### TASK DATA

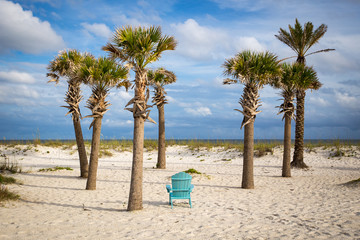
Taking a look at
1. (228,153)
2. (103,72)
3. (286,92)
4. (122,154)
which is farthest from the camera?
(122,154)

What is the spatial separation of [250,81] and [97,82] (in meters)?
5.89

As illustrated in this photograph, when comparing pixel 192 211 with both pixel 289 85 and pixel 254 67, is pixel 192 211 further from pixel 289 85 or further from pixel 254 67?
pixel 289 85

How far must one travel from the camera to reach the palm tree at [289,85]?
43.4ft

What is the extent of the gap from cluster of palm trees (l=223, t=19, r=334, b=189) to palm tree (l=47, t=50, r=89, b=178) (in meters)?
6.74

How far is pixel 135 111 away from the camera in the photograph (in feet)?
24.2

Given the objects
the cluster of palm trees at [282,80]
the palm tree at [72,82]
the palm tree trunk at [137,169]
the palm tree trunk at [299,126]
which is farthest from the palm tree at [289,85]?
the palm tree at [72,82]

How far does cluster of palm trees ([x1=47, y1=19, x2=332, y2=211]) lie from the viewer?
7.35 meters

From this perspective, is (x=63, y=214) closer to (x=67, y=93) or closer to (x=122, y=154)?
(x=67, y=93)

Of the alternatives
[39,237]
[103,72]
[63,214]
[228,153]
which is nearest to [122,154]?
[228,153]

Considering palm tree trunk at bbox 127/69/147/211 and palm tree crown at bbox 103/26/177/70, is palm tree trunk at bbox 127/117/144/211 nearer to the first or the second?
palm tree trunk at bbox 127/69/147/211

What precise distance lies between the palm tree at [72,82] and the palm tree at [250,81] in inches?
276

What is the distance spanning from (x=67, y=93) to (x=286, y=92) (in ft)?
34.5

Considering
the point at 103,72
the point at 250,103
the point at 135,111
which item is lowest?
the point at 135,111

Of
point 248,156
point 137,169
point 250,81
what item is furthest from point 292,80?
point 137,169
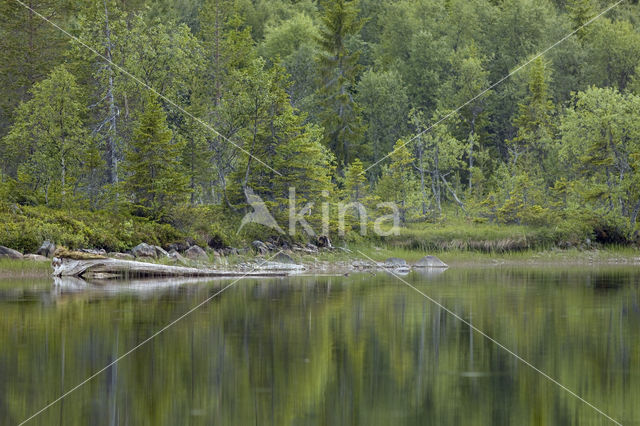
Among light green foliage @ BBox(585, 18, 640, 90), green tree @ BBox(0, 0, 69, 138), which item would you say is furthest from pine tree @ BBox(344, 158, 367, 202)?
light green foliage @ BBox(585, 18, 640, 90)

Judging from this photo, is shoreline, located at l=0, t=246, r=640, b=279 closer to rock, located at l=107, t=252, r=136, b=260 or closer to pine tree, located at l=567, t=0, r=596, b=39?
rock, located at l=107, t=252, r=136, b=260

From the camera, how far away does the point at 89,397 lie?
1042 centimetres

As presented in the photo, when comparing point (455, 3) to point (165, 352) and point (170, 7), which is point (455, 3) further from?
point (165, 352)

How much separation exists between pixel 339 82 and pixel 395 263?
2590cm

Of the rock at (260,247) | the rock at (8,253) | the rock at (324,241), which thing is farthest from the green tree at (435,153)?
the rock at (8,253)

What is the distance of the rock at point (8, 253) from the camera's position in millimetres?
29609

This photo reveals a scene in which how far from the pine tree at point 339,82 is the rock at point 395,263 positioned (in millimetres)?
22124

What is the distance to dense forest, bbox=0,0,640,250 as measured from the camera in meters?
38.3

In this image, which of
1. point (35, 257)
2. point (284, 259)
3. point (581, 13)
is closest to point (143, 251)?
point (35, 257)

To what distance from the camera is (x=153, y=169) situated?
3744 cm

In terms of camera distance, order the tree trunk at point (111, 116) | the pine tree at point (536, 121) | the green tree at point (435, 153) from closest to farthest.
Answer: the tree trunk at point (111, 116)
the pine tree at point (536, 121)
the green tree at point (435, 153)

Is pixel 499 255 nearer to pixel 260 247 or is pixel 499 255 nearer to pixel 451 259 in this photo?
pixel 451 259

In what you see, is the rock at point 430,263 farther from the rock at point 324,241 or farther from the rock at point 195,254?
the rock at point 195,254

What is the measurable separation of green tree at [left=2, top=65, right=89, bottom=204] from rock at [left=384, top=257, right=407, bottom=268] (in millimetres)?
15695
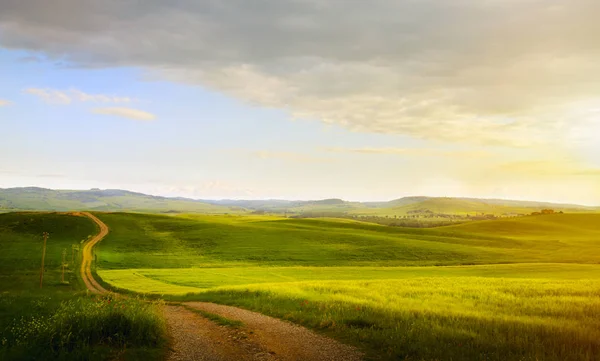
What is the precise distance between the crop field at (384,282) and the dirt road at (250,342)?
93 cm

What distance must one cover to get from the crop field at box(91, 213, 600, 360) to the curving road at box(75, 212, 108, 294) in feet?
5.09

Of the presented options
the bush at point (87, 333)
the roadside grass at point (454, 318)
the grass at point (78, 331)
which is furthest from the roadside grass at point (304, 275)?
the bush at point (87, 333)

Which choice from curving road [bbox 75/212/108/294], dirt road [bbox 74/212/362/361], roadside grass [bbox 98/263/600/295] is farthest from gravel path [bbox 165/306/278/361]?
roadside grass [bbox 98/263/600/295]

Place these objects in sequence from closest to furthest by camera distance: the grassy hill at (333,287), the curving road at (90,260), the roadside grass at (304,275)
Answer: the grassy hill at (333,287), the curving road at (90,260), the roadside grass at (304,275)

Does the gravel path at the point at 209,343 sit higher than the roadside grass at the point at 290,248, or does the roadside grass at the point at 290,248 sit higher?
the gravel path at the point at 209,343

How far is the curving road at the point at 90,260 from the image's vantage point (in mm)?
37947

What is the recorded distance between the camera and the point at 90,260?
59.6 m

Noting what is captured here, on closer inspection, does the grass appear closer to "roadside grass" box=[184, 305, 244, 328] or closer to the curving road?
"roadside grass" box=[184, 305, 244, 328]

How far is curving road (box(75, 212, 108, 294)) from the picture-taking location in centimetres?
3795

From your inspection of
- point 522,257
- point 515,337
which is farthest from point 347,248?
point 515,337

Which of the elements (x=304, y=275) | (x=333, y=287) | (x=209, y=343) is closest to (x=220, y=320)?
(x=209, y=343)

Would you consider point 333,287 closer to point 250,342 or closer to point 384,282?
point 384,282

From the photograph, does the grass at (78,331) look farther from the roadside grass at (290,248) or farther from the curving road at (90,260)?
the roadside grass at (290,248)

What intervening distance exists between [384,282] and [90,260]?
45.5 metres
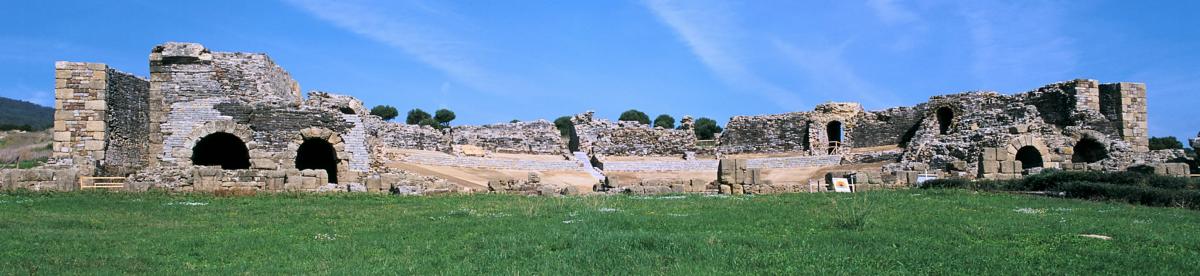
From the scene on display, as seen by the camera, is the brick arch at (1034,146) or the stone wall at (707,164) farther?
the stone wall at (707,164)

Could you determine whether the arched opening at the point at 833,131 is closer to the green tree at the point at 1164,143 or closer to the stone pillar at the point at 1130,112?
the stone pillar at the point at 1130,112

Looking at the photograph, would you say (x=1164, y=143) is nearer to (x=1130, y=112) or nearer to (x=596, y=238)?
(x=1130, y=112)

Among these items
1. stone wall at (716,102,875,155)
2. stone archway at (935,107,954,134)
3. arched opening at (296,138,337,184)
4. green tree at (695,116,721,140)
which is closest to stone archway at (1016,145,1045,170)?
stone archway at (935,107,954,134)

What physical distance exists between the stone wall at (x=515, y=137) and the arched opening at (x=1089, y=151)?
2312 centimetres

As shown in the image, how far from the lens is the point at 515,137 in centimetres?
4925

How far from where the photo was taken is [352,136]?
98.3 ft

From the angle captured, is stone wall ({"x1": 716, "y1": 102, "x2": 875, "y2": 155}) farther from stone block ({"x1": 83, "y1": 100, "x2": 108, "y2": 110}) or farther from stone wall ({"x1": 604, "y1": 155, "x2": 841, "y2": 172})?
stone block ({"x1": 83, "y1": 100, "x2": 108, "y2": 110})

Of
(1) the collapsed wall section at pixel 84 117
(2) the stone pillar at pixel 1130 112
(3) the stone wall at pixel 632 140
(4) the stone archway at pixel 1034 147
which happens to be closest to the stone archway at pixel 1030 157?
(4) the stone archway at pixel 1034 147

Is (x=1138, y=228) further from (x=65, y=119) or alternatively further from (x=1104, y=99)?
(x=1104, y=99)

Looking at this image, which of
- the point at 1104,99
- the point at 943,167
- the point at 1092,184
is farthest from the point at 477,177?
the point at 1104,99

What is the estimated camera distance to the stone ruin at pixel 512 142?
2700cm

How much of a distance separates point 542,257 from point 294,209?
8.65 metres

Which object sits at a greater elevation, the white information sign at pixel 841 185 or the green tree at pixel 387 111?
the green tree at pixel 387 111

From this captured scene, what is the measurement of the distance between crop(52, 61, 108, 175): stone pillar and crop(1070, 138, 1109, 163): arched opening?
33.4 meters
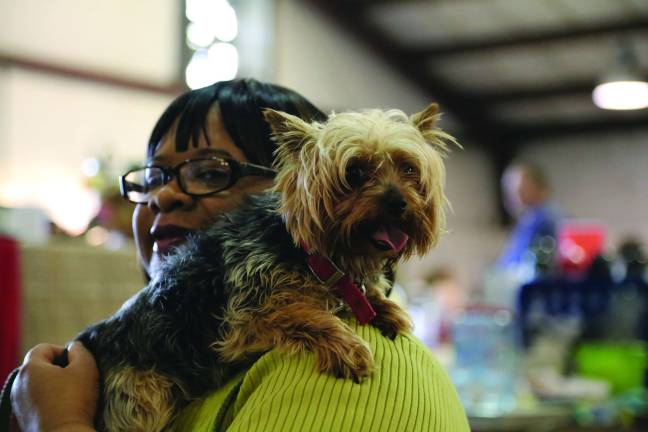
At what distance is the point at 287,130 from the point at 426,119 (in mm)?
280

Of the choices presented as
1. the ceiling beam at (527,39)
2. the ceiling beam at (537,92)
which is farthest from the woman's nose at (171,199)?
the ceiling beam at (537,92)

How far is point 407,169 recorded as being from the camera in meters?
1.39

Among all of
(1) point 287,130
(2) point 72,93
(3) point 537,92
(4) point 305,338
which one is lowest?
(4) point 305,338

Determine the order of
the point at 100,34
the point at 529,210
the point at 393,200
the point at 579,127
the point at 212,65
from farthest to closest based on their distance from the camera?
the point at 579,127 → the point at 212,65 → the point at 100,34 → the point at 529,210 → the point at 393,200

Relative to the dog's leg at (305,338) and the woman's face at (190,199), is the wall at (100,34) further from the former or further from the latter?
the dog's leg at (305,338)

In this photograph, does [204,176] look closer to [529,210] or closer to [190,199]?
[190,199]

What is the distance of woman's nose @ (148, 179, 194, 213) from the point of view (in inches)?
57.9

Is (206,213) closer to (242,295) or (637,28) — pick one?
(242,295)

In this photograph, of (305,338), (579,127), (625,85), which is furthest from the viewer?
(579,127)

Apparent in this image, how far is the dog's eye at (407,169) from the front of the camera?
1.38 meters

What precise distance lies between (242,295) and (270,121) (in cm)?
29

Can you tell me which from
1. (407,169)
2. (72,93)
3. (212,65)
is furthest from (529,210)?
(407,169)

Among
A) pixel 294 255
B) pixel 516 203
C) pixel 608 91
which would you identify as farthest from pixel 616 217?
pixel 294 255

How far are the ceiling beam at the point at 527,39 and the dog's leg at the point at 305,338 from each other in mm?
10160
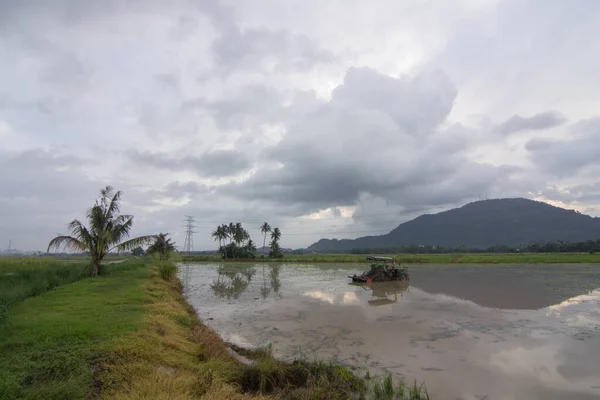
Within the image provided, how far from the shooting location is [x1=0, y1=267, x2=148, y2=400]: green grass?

######

### PROBLEM TO SOLVE
Reproduce the lines of the listing above, from the line containing "From the photograph, does" through the line containing "2312 centimetres", both included. Leave the pictures out.

### SOLVED PROBLEM
From the photograph, does the grass at (78,331) look farther from the roadside grass at (290,248) or farther from the curving road at (90,260)?
the roadside grass at (290,248)

What intervening distance exists between [384,282] and [90,260]?
45.5 metres
From the scene on display, as seen by the camera, is the brick arch at (1034,146) or the stone wall at (707,164) farther?
the stone wall at (707,164)

Could you determine whether the arched opening at the point at 833,131 is closer to the green tree at the point at 1164,143 or closer to the stone pillar at the point at 1130,112?
the stone pillar at the point at 1130,112

Looking at the photograph, would you say (x=1164, y=143) is nearer to (x=1130, y=112) or nearer to (x=596, y=238)?
(x=1130, y=112)

Among these items
1. stone wall at (716,102,875,155)
2. stone archway at (935,107,954,134)
3. arched opening at (296,138,337,184)
4. green tree at (695,116,721,140)
which is closest to stone archway at (1016,145,1045,170)?
stone archway at (935,107,954,134)

What physical distance exists between the stone wall at (x=515, y=137) and the arched opening at (x=1089, y=151)?
2312 centimetres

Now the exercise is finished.